They were killed in part by their recording feature. I will not approach a glasshole, and most certainly will not talk to them until the gadget is safely turned off and removed. It's my choice.
Being a relatively peaceful person, I will not hit a glasshole for him merely existing near me; however plenty of people, especially in drinking establishments, and especially in various states of inebriation, may not feel so constrained.
The gadget may find widespread use in the industry, where it can be operated for a well defined purpose and without a threat to privacy (there is little of that at work, and you don't wear it away from your station.) Businesses will not want to stream anything to Google, and they will not even enable the camera, as there is rarely a need to stream video in real time - except surgeons, for example, who teach others or are monitored by their teachers.
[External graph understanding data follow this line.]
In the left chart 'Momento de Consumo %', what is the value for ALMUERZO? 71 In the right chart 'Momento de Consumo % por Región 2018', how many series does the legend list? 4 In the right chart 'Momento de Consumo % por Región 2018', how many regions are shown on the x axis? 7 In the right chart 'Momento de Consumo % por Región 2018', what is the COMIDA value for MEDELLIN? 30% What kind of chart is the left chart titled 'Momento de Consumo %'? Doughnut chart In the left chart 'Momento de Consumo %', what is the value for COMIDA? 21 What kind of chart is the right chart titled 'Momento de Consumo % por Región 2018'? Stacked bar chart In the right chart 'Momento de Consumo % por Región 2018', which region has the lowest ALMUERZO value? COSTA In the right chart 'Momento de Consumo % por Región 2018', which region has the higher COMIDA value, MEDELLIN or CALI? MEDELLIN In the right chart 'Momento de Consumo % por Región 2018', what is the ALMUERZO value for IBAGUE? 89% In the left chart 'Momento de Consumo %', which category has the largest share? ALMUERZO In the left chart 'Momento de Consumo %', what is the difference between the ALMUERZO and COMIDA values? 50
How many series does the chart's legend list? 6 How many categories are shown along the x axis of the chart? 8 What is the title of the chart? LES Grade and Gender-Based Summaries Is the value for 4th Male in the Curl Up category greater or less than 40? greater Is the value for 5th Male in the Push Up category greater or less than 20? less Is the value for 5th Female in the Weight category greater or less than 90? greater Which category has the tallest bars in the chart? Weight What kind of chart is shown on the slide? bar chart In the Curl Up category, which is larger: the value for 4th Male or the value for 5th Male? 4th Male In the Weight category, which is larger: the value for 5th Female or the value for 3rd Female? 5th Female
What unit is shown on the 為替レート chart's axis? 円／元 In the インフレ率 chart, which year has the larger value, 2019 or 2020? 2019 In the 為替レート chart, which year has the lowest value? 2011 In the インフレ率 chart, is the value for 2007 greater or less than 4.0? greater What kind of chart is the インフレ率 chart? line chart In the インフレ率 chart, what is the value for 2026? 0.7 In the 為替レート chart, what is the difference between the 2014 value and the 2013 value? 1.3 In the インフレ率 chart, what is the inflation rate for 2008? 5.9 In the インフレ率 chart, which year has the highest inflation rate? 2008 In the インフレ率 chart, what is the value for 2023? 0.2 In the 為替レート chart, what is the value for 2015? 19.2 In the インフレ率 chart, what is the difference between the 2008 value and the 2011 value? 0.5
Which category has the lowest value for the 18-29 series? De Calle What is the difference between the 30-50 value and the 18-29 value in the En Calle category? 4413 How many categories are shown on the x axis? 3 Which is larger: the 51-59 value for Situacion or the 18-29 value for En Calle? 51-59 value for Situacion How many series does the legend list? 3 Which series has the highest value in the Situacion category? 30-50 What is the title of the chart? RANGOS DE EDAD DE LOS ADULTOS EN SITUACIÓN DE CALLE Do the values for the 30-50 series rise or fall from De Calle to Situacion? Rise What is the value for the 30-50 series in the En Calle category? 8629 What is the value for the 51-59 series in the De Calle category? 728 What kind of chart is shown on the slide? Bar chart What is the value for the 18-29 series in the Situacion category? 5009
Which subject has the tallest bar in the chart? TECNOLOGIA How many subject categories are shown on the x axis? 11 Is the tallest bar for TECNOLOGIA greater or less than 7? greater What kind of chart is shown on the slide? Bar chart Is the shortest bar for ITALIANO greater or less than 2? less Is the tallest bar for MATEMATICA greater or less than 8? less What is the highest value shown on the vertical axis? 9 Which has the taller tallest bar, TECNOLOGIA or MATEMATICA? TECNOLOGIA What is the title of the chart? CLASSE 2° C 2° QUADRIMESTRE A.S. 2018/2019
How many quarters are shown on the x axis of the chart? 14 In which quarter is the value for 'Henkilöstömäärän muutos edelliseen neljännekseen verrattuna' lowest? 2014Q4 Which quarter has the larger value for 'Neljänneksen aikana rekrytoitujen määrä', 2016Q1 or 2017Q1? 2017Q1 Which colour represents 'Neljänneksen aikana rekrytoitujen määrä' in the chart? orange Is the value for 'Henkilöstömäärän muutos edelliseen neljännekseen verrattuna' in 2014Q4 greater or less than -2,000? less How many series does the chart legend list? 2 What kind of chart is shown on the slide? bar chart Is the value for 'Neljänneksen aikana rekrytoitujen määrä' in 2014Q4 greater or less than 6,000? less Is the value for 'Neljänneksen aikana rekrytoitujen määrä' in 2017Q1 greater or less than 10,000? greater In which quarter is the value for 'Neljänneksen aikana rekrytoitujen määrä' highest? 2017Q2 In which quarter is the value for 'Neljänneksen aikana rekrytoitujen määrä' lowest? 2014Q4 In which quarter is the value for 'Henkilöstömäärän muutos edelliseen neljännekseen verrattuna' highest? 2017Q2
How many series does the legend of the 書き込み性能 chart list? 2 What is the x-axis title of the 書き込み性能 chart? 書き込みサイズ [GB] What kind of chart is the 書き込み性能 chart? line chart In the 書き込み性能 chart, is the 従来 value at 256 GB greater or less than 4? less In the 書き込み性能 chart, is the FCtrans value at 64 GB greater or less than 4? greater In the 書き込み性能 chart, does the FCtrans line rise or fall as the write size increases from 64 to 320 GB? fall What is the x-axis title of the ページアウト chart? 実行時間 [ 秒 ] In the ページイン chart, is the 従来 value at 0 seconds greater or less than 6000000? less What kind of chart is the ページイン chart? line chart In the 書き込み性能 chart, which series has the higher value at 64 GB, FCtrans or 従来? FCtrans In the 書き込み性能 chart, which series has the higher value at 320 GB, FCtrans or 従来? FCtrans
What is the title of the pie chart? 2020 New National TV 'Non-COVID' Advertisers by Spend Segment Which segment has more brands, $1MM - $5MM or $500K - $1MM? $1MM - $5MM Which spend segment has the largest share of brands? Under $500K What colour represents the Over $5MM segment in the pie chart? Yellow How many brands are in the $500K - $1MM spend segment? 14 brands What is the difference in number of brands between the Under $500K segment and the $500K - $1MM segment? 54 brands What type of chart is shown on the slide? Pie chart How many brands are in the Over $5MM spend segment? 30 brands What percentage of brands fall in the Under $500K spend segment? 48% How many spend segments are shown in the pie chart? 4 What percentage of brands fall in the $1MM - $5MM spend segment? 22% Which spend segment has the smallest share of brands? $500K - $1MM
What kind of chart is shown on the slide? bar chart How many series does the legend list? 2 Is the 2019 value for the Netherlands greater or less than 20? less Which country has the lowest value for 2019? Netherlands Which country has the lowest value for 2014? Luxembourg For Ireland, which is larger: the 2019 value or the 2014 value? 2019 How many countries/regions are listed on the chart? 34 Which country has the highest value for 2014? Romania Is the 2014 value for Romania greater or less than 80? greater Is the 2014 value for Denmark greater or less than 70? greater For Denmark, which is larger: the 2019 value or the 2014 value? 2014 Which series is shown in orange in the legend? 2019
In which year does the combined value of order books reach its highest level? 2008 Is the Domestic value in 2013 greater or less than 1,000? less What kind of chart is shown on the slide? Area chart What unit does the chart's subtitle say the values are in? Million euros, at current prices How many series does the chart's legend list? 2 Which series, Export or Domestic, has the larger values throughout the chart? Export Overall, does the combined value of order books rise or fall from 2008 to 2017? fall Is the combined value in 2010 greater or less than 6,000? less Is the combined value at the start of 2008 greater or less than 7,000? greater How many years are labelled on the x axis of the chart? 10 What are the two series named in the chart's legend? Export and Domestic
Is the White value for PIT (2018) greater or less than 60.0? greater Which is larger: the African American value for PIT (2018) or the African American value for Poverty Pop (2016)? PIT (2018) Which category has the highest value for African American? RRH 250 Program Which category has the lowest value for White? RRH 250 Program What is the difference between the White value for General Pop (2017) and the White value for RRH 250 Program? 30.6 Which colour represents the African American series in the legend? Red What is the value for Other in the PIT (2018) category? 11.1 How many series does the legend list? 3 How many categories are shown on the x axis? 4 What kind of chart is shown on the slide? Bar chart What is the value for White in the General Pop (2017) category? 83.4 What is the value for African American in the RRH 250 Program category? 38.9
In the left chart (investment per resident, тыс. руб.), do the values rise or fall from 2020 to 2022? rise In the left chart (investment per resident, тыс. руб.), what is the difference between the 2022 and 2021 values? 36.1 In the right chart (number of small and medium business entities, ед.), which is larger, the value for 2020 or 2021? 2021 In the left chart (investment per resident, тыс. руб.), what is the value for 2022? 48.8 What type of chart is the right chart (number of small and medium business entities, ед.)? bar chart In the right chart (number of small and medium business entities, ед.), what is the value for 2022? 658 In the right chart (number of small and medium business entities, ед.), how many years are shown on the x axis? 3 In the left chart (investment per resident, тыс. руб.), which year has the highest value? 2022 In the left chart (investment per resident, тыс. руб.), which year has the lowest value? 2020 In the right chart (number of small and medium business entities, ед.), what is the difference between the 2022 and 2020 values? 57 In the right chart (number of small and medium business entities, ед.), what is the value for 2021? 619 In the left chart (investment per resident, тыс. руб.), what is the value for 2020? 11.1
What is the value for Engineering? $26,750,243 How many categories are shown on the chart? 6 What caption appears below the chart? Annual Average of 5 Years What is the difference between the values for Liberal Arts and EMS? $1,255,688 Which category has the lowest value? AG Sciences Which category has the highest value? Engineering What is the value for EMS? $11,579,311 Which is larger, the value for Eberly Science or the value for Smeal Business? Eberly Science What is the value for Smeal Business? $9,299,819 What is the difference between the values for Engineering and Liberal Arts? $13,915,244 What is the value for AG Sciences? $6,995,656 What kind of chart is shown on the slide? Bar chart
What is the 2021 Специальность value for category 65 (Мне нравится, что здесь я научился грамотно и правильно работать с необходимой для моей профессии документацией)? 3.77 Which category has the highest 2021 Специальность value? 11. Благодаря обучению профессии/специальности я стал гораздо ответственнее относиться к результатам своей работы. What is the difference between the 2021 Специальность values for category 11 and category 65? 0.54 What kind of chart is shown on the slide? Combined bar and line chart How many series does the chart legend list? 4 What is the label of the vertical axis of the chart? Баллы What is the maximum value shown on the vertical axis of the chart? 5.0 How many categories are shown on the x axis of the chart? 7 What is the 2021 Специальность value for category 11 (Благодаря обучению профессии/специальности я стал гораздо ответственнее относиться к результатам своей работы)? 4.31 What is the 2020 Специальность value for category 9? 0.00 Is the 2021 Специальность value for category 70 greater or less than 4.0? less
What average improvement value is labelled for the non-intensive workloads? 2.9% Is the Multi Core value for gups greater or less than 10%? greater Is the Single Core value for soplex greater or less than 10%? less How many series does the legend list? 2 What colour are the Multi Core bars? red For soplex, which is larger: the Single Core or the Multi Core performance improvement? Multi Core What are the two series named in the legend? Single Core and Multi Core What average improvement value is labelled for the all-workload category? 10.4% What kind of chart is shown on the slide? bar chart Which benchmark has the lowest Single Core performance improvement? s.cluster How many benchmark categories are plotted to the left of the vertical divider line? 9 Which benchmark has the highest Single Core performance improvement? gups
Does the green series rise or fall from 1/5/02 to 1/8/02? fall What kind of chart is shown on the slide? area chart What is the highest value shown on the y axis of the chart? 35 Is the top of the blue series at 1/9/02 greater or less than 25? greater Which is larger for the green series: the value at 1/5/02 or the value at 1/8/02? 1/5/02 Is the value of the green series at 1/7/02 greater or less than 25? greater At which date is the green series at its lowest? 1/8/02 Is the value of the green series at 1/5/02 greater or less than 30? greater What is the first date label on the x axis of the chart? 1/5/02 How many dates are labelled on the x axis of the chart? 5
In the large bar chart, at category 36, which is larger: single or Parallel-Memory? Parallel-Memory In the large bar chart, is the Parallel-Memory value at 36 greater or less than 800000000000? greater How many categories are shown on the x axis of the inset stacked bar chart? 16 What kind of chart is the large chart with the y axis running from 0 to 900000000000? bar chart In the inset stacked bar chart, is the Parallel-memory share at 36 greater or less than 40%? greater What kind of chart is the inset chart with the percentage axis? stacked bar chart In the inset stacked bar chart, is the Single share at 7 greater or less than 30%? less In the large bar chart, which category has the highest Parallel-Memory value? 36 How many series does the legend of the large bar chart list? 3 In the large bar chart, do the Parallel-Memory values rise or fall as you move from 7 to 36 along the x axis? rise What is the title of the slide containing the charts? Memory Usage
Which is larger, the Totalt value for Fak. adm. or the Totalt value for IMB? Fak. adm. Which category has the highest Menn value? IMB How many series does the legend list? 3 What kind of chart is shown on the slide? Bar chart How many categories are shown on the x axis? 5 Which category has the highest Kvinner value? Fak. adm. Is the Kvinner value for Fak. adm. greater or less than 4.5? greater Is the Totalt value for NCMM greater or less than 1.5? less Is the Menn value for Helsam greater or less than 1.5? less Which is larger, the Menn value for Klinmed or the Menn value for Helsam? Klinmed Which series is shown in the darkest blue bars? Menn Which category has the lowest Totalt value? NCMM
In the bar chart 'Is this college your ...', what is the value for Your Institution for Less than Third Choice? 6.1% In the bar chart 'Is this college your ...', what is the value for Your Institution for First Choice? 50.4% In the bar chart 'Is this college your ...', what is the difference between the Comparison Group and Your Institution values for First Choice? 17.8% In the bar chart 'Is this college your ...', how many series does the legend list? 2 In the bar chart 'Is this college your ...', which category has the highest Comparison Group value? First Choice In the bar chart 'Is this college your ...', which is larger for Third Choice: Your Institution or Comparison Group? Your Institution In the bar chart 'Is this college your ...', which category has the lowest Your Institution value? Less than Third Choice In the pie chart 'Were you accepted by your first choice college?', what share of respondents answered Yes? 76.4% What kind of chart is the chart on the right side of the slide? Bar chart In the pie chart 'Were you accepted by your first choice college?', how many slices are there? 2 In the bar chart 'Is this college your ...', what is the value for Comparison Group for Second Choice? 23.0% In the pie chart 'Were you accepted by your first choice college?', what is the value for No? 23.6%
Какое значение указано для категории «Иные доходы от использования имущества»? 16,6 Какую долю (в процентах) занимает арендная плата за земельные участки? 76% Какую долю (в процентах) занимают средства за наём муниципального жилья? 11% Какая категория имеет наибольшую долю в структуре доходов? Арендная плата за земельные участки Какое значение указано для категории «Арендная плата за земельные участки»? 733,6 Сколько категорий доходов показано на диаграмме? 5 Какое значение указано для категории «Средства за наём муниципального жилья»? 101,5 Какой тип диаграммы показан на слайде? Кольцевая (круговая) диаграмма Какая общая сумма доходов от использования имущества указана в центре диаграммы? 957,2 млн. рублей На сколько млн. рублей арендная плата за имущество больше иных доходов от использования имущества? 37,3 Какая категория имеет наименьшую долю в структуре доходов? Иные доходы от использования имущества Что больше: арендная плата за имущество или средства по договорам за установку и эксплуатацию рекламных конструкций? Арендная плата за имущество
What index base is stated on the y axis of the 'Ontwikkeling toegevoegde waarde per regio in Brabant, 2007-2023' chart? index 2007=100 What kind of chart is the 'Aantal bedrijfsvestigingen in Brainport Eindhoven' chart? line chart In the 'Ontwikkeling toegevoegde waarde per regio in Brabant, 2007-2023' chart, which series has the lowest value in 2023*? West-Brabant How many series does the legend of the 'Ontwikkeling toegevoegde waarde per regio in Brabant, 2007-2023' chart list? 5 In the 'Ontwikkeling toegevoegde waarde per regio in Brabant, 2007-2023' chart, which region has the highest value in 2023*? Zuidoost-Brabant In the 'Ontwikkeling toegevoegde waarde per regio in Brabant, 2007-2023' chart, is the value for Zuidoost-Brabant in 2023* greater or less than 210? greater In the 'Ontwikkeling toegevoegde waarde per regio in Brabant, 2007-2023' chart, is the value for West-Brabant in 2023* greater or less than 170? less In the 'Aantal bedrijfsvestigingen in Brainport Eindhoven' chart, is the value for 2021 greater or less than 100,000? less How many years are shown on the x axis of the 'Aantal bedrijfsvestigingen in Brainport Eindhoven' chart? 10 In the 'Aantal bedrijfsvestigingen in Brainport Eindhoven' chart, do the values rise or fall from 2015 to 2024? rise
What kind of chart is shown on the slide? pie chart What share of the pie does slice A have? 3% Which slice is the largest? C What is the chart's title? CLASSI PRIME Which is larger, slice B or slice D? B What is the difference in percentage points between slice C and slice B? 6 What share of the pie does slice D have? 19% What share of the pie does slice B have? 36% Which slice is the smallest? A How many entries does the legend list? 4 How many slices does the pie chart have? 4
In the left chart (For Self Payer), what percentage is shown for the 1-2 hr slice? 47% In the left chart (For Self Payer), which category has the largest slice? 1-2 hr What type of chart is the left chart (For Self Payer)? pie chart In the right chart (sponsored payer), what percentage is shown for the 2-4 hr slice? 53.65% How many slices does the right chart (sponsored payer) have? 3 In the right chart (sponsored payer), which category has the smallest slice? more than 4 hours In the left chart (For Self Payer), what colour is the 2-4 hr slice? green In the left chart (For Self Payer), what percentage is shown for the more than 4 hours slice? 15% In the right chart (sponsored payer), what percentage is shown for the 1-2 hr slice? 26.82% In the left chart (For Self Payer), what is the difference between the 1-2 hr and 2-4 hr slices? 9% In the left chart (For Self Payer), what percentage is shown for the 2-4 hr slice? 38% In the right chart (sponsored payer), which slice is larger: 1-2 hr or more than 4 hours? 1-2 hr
A mechanic, for example, could enjoy an easily visible, large drawing of the device in the virtual screen of the GG. Most of the data would be coming into the GG. Even when specifics of the job (assembly of high value, high cost of error items, like space hardware) require recording, one could record on an SD Flash card - there is absolutely no reason to transmit the video over a radio link. Same applies to police officers. If the recordings have limited access, there is not as much threat to privacy as when they are streamed to Google.
No, the record feature only bothers people who haven’t been paying attention to how the world works now. My favorite “glass” incidents involve people confronting the wearer for possibly recording them WHILE recording the whole incident on THEIR phones. We are in the post privacy world, if you are in public you ARE being recorded, by multiple items, and if you do anything even a little interesting it’ll land on youtube.
As soon as it can replace the phone rather than supplement it they’ll be a hit. Also it’ll help if the supplement prescription glasses rather than replace.
The cameras didn’t stream to google. They just sent it to your phone, where it would then go where ever you had told your phone to put data. That stream to google thing was just a myth. Although of course, since it’s part of a smartphone, there’s an app for that, though again it doesn’t go to google.